▶ Text extract
↓↓↓
Urinal Chess

Urinal Chess

Rules: Two players take turns occupying urinals with an endless supply of men who have to pee. You can only occupy one urinal per turn, and if you can you must (everyone has to pee). You may not occupy any urinal adjacent to an occupied urinal (bathroom etiquette, that would be weird). Click a urinal to fill it. Complete your turn by clicking PC move. You win by filling the last available urinal. You move first, or PC moves first if you click PC move.

 

Credit for underlying game design goes to discussions with Tristan Williams. I suggest understanding Nim first. This is a learning project, so please let me know if you have suggestions for improvements. All remaining errors are my own.

Game theoretic explanation This is a take and break style game, see Tom Ferguson's notes section 4 for a detailed explanation. The general idea behind these games is that they can be turned into variants of Nim! You have 4 options for moves: take 1 (only available if the pile is size 1), take 2, take 3, or take 3 and split the pile into two new piles. Without going into detail, by the Sprague-Grundy theorem there is some function g that maps each pile into a natural number. \( g(X_1)\oplus...\oplus g(X_n) =0 \) will be a p-position!
↑↑↑
▶ Rows
↓↓↓
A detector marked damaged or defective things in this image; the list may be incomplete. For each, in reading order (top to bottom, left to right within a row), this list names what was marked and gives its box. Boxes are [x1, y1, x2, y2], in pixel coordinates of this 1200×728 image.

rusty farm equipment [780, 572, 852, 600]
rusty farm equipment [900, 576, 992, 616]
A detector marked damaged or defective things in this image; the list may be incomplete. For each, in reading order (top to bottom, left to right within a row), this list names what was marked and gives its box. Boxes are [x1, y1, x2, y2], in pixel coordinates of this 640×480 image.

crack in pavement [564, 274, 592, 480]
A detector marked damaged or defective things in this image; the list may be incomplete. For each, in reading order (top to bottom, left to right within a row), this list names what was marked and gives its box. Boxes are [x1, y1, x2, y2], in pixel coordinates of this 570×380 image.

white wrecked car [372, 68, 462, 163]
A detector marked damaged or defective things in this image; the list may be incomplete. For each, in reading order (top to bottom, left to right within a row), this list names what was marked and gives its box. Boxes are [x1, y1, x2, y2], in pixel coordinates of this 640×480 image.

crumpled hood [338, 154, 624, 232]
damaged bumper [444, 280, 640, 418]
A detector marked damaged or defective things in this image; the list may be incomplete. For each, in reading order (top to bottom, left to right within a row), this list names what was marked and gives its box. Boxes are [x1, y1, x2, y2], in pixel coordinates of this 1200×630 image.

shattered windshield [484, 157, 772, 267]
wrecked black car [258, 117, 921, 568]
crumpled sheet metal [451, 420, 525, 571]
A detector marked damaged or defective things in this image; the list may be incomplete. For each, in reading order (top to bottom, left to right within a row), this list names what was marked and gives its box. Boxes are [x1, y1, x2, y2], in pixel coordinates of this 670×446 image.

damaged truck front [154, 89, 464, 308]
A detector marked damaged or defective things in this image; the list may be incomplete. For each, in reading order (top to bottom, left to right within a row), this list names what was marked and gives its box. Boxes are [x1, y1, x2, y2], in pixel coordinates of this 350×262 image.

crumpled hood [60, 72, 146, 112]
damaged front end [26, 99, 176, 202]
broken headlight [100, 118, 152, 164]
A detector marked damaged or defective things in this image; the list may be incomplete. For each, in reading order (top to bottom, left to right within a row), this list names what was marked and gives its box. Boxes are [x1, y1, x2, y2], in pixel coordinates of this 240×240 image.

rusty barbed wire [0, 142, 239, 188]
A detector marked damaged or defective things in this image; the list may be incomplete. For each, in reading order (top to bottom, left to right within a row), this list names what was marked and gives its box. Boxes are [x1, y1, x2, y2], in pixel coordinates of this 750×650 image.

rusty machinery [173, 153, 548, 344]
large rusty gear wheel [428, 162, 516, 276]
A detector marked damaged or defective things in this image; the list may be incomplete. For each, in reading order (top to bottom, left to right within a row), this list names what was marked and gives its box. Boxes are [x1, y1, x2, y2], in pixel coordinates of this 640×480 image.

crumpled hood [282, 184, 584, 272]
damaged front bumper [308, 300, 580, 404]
↑↑↑
▶ Directive
Answer these questions using the Urinal Chess page:
1. How does a player win the game?
2. Whose discussions are credited for the underlying game design?
3. How many move options does the game-theoretic explanation list?
The lines after the text come from a different source.

▶ Response to this task
1. By filling the last available urinal.
2. Tristan Williams.
3. Four.